This approach is, effectively, a parallel to the cap-and-trade authorized legislatively in the state of California (AB 32 in 2008) and in Washington State’s Climate Commitment Act (2023), but it is grounded in the general authority of the state of Oregon to regulate polluting gas emissions. As such, it offers to other states looking to pursue their GHG reduction strategies an alternative pathway to moving those strategies forward in the face of inaction and hostility from a Trump administration. Not every state has the leverage in either its legislature or at the ballot box to adopt these complex emissions management arrangements. As Oregon discovered, the economic and community effects of regulating energy emissions have real-world consequences for household, community, and business energy use…and budgeting. The structure and functioning of a cap-and-trade regime requires careful shaping and balancing to extract the maximum emissions savings with a minimum of gratuitous economic interference in business and personal choices. 

The legislature has already adopted carbon emissions caps (in HB 2021, passed in 2021) on the state’s two largest electric utilities (which, together, accounted for roughly a third of Oregon’s emissions). That measure required 80 percent carbon-free electricity by 2030, 90 percent by 2035, and 100 percent by 2040. It was developed by the two utilities and an informal group of stakeholders and was carried by this coalition through the 2019 legislative session. 

Oregon had twice earlier sought an economy-wide legislative cap (in 2019 and 2020). On both occasions, a Democratic majority had the votes to adopt the cap-and-trade measure but was frustrated by a united Republican minority and an outlier “two-thirds of Members present” quorum requirement for the state of Oregon. Republicans simply didn’t show up in the chamber. 

In response, Governor Kate Brown issued Executive Order 20-04, directing climate action by all pertinent state agencies. She specifically tasked the EQC and the Department of Environmental Quality (DEQ) with developing an administrative carbon cap that relied on existing pollution control authorities. Because Oregon’s authority only extends to emissions sources within the state’s boundaries, the rule as drafted did not reach to outside emissions sources—such as fugitive emissions from gas wellheads and pipelines—resulting from in-state demands (HB 2021, the electric utility cap, counts emissions from many fossil power plants outside Oregon that serve Oregon loads). 

DEQ staff worked with stakeholders into 2022 to fashion the program for implementation, which was adopted by the EQC in November 2022. It was immediately challenged in state court by the entities whose emissions activities would be regulated: three natural gas utilities, all in-state gasoline/diesel fuel suppliers, and stationary sources—mostly industrial—that emitted in excess of 15,000 metric tons of CO2e in 2020 or annually thereafter. In 2023, the Oregon Court of Appeals ruled that the DEQ had failed to comply with one of its procedural requirements and invalidated the rule.
----
— EXERCISE A —
In the passage on Oregon's carbon cap, what share of carbon-free electricity did HB 2021 require by 2035?
The passage above and the records below are unrelated to each other.

— DATA FOR THIS EXERCISE —
----
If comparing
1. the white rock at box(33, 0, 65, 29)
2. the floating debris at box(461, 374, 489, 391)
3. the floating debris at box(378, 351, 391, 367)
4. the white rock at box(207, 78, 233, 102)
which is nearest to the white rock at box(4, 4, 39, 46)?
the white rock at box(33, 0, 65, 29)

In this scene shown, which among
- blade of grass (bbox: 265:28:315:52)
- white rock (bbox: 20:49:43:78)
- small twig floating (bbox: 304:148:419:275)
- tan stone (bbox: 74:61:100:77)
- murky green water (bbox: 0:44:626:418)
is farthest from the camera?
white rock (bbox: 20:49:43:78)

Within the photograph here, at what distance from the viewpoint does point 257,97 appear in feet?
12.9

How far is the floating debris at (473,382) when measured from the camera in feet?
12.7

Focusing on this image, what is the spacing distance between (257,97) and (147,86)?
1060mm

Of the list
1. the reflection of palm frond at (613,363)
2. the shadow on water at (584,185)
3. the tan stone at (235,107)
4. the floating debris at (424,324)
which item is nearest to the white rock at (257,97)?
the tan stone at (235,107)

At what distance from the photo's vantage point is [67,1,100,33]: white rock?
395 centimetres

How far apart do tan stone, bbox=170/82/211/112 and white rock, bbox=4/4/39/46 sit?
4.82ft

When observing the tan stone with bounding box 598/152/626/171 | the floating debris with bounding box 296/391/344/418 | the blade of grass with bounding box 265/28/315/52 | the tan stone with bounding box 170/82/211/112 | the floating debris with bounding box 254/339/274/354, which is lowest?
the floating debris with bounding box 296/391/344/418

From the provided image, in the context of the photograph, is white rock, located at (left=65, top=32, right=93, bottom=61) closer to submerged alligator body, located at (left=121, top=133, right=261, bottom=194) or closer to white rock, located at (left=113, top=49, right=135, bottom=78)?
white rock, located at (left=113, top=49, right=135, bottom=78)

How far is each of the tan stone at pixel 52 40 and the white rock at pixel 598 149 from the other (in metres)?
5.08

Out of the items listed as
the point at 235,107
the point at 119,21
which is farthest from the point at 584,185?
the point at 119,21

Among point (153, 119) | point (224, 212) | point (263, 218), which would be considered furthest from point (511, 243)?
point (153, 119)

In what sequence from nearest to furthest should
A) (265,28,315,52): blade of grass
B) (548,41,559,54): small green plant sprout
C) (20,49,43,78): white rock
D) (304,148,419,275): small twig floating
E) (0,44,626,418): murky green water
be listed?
----
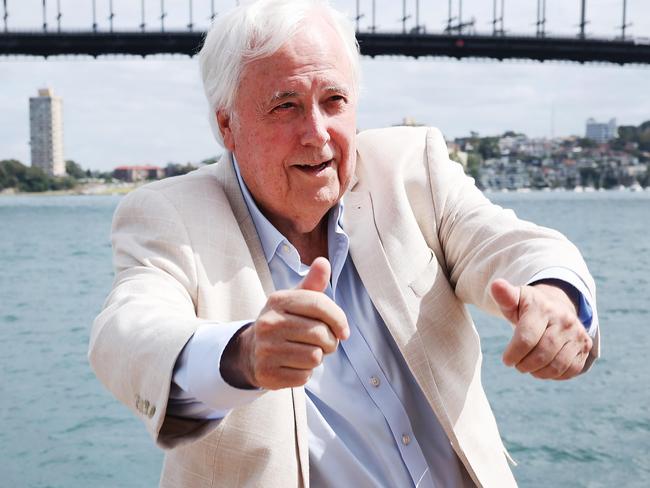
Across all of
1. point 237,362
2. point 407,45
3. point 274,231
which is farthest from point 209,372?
----
— EXERCISE B —
Please pick out every line in the records that contains the word "twig".

— CORRECT RESPONSE A —
90 percent.

— CORRECT RESPONSE B —
- small twig floating (bbox: 304:148:419:275)
D) (304,148,419,275): small twig floating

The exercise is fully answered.